System Design: Designing a Pub/Sub Messaging Platform
A Pub/Sub (Publish/Subscribe) system is a fundamental pattern for decoupling services. It allows producers to send messages without knowing who the consumers are, enabling highly flexible and asynchronous architectures. Designing a system like Google Cloud Pub/Sub at scale is an advanced architectural challenge.
1. Core Concepts
- Topic: A named resource to which messages are sent.
- Subscription: A named resource representing the stream of messages from a topic.
- Publisher: Sends messages to a topic.
- Subscriber: Receives messages from a subscription.
2. Decoupling and Scalability
Unlike a message queue where each message is delivered to only one consumer, a Pub/Sub system delivers a copy of each message to every subscription. This requires the system to maintain a separate "read pointer" for every subscription.
3. High-Level Architecture
- API/Frontend Service: Authenticates requests and routes them to the correct topic/subscription.
- Metadata Service: Manages topic/subscription configurations (stored in Zookeeper or etcd).
- Storage Service: A persistent, distributed log service (like a simplified Kafka or Pulsar).
- Delivery Service: Pushes messages to subscribers (via Webhooks, gRPC streams, or long polling).
4. Message Delivery Semantics
- At-Least-Once Delivery: The default for most systems. The server waits for an from the subscriber. If none is received within a timeout, the message is redelivered.

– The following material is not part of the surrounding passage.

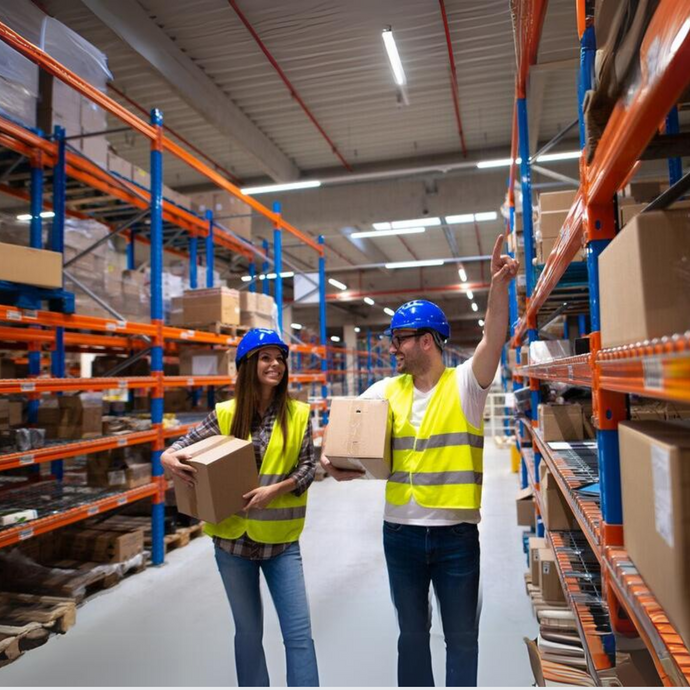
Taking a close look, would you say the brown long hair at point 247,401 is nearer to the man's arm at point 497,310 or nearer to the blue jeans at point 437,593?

- Exactly-Once Delivery: Significantly harder to achieve. It requires coordination between the server's state (which message was sent) and the client's state (which message was processed). This is usually implemented using Idempotency Keys and persistent state in the subscriber.
5. Storage and Retention
- Retention: Messages are usually kept for a fixed time (e.g., 7 days) or until acknowledged by all subscriptions.
- Deduplication: The server should maintain a short-term cache of message IDs (using a Bloom Filter) to discard duplicate messages sent by misbehaving producers.
6. The "Backlog" Problem
If a subscriber is much slower than the publisher, the system must buffer millions of messages.
- Solution: Use Backpressure. The delivery service can throttle the flow or "drop" older messages if the subscriber is too far behind (if the business use case allows it).
Summary
Building a Pub/Sub platform is an exercise in Asynchronous Coordination. By leveraging a persistent log backend, decoupled delivery agents, and clear delivery semantics, you can provide a reliable foundation for event-driven systems at any scale.